21 Ways to Visualize a Timeseries
We explore a variety of distinct ways to visualize the same simple dataset. The post is an excursion into the fundamentals of visualization - a partial deconstruction of the process that highlights some common techniques and associated issues.
Course Objective
This course is a deep-dive into the structure of visualizations, in particular visualizations of timeseries data. The course is now live at the Academy.
Pre-requisites
Knowledge of basic visualization techniques and mathematical notation of functions and maps. Familiarity with data series and their usage in data science.
Summary of the Course
What we aim to achieve in this course is to “deconstruct” how typical and less common visualization of timeseries work. In the first instance we decompose the visualization process into:
- A mathematical transformation which (optionally) may operate on the raw data
- A visual transformation which converts quantitative data into a visual space
We apply this “recipe” to a large number of visualizations (21 in total), using always the same simple data series.

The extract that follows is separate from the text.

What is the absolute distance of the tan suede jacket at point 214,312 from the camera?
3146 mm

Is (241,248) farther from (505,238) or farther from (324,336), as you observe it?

21 ways to visualize a simple timeseries
- A Numerical Table is also a Visualization
- Visualizing Observation Times
- Visualizing Observation Values
- Color Plots of Measurement Values
- Bubble Plots of Measurement Values
- Scatter Plots and their Limitations
- Linear Line Plot and Continuity
- The Step Plot and Discreteness
- The Smooth Plot: Pleasant but with a stinging tail
- The Area Chart: Filling up space to our advantage
- New Visualization Horizons with the Horizon Chart
- Abusing the Bar Chart Concept
- A Sorted Bar Chart and the power of mathematical transformations
- The Histogram Transformation
- The (Probability) Density Plot and Mathematical Models
- The Lag Plot and Persistence
- Autocorrelation and further Arcana
- The Phase Diagram and Dynamical Systems
- Displaying data in the Frequency domain
- A Calendar is also a Visualization
- The Plot Thickens: The Weekly Calendar Version
Get Started with the Course
The course is available at the Academy.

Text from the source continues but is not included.